# Violinists, vibrato and good taste



## rigidwithfear (Nov 13, 2020)

For the love of good taste and to save me from pulling out what little hair I have left, does anyone know of any solo violinists who are known for using vibrato sparingly and appropriately in music that is too recently composed to have been taken up by the HIP crowd.

Many of the recordings I have of concerti written since 1900 feature violinists who use vibrato constantly and indiscriminately. This didn't use to bother me much but my musical taste has evolved to the point where it is now a thorn in my side.
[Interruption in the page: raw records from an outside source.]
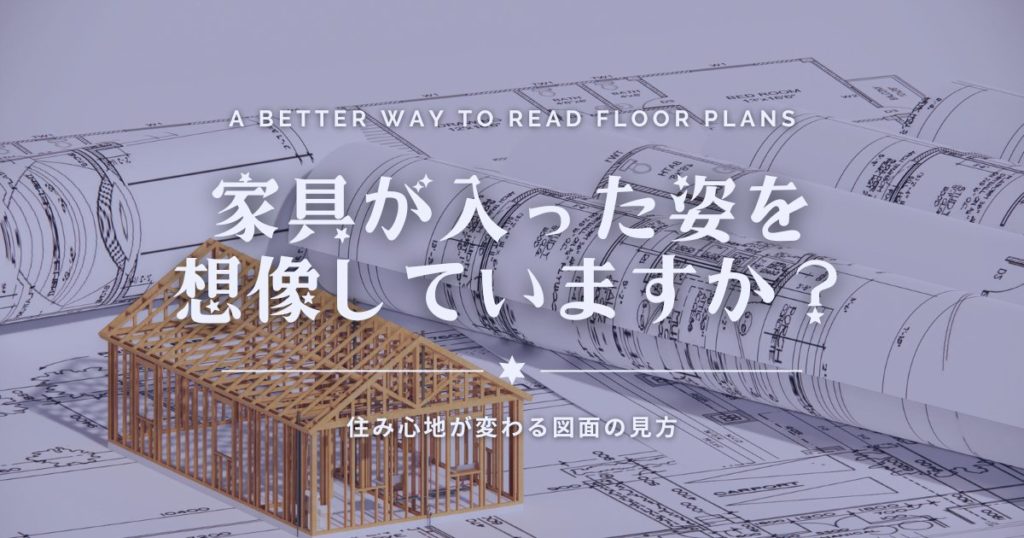 家具が入った姿を想像していますか？住み心地が変わる図面の見方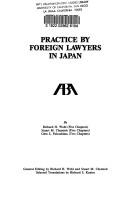 Cover of: Practice by foreign lawyers in Japan by Richard H. Wohl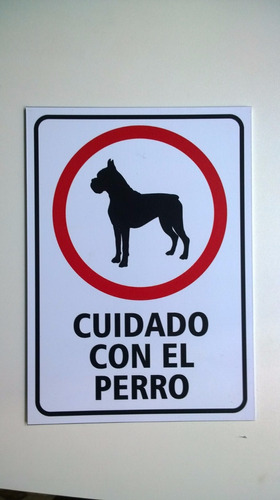 Carteles Cuidado Perro, Prohibido Estacionar, Abierto, Etc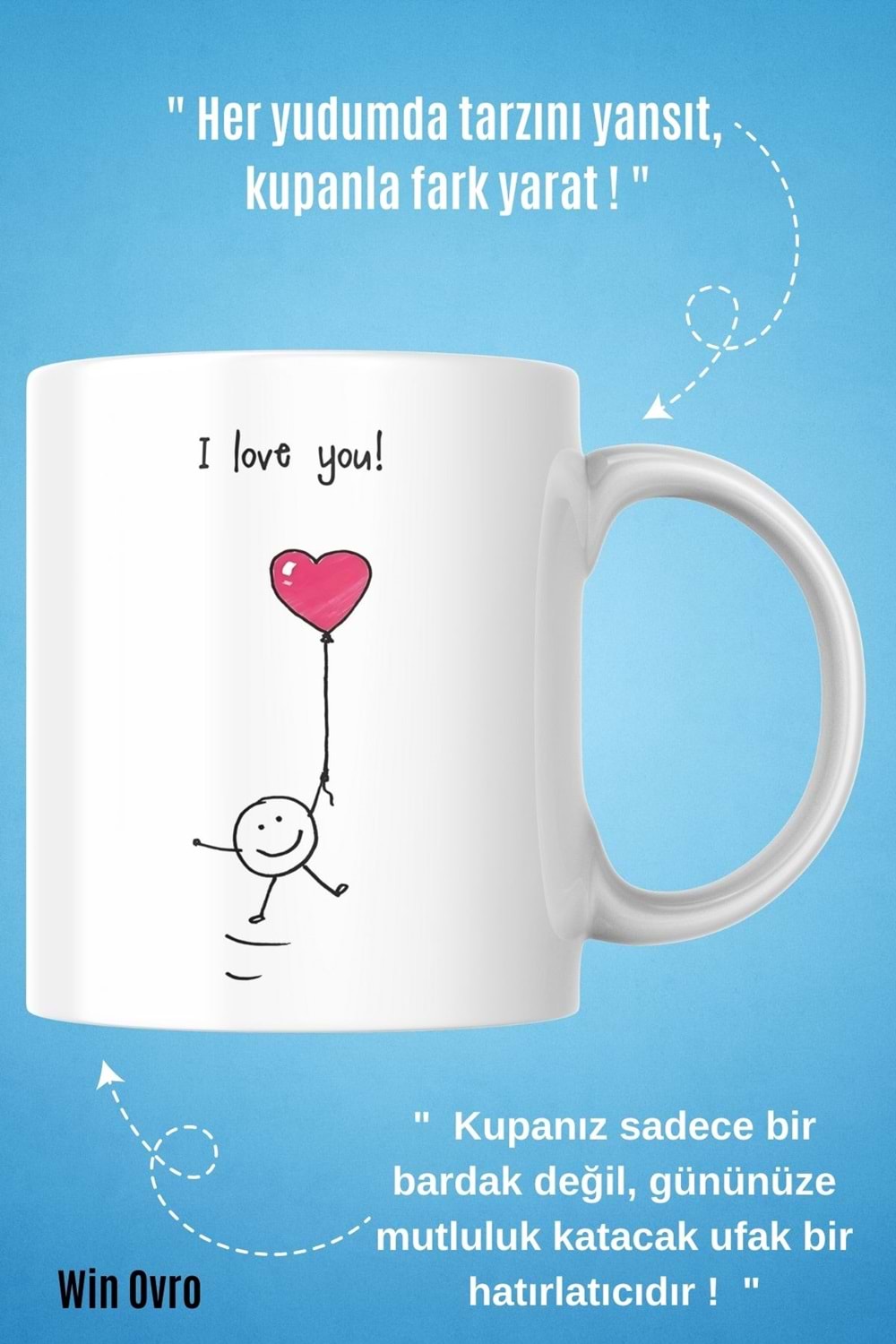 Win Ovro Premium Beyaz Porselen Hediye Kupa Bardak Çift Yön Baskı - I Love You Balon Kalp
Any suggestions gratefully received.

PS
Yes I am old and I am grouchy but I love music and I have grown very particular and very difficult to please.


----------



## RICK RIEKERT (Oct 9, 2017)

Dear Old and Grouchy,

Here are the names of some contemporary violinists who are well known for their sparse use of vibrato.

Mayumi Seiler
Nancy Dahn
Renaud Capuçon
Isabelle Faust
Alina Ibragimova
Chloë Hanslip
Sayaka Shoji
Sergey Khachatryan
Nikolaj Znaider
Kristóf Baráti


----------



## KevinW (Nov 21, 2021)

RICK RIEKERT said:


> Dear Old and Grouchy,
> 
> Here are the names of some contemporary violinists who are well known for their sparse use of vibrato.
> 
> ...


Many of them are supporters of Historically Informed Performances.


----------



## rigidwithfear (Nov 13, 2020)

Thank you, chaps. You have made a grey old man very happy. I will look these up straight away.
You have rescued twentieth and twenty-first century music for me.


----------



## MatthewWeflen (Jan 24, 2019)

I feel like there might be a particularly successful blonde violinist with three names (or is it two and a half?) behind this post.


----------